**Text extract**

Using a Propagator to Grow Seeds

seed growing

Give your seeds the best start in life using a propagator

It is such a wonderful and rewarding feeling to see your plants sprouting with life from just a tiny seed. Give your seeds the best chance at growing big and strong by using a propagator. A propagator is a covered and sometimes heated container that can allow you to start your growing season earlier and achieve all of the satisfying rewards of a thriving garden earlier.

Immature seedlings are vulnerable to damage, especially if they experience inconsistent moisture or temperature. Seeds that are sowed in a propagator are at much less at risk of damage and will likely survive and thrive.

You can imagine a propagator as a tiny incubator for seeds. The temperature inside the propagator can be highly controlled so your seedlings will not have to face any temperature spikes or drops. Even if your propagator is not heated, it provides a covered, protected environment for your seedlings to grow.

This comprehensive guide will help you learn how to successfully sow seeds in an unheated propagator. A heated propagator is easier because you can set it to rise to the temperature you require. The temperature in a heated propagator will remain consistent as long as you don’t unplug it or change the settings.

**Data rows**
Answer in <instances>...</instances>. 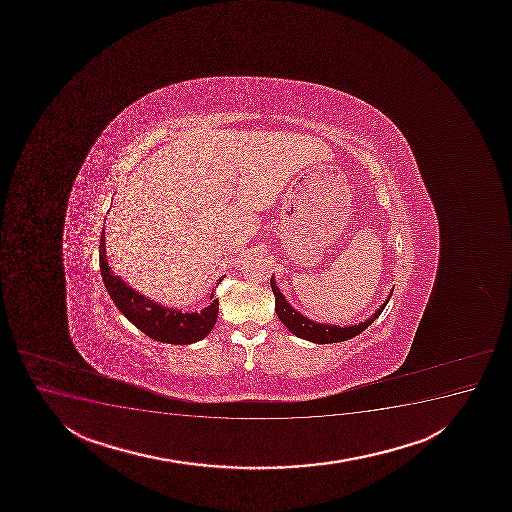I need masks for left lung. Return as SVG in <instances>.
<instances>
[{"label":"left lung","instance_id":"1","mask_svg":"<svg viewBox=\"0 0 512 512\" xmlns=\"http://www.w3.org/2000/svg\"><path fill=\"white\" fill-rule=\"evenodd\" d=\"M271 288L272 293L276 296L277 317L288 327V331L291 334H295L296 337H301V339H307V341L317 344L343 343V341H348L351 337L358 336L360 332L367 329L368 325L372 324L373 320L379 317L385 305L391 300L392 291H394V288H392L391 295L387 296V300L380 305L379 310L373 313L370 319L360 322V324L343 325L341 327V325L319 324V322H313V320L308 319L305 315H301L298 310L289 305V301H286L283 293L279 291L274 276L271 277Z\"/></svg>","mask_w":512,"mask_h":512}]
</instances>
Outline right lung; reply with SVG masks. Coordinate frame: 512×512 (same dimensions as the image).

---

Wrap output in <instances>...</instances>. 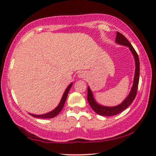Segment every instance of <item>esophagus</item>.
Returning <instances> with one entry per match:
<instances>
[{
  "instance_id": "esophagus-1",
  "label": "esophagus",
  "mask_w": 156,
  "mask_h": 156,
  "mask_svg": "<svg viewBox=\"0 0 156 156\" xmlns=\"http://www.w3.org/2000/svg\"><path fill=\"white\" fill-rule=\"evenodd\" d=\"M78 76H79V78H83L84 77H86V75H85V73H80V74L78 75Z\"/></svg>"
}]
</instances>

--

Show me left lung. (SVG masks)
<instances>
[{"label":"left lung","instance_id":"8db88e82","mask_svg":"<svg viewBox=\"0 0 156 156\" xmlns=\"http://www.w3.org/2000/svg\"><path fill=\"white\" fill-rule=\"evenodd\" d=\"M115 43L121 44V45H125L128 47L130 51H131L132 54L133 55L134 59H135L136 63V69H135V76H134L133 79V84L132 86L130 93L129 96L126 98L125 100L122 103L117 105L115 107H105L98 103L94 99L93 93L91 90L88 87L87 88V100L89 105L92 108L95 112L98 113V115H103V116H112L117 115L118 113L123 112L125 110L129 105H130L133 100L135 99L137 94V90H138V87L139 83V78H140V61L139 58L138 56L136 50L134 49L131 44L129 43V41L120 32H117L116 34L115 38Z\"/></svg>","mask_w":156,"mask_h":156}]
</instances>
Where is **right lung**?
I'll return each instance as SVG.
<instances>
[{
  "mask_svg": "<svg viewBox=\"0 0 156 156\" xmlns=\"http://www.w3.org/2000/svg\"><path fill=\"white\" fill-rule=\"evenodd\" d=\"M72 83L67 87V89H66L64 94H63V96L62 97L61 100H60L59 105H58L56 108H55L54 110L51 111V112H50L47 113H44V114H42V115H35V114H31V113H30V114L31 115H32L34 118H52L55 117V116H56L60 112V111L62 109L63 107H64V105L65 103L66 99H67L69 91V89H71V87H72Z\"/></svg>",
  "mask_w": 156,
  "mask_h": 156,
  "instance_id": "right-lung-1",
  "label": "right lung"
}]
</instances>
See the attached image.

**Exercises**
1. In the text on propagators, rewrite the paragraph beginning "You can imagine a propagator" more briefly, keeping its main facts.
2. List every line of the records that contains the word "with", matching its case exactly.
The text on propagators and the records are unrelated to each other.

**Outputs in order**
1. A propagator works like a small incubator for seeds. Its temperature can be tightly controlled, so seedlings avoid sudden rises or drops, and even an unheated one gives them a covered, protected place to grow.

2.
Outline right lung; reply with SVG masks. Coordinate frame: 512×512 (same dimensions as the image).
Returning <instances> with one entry per match:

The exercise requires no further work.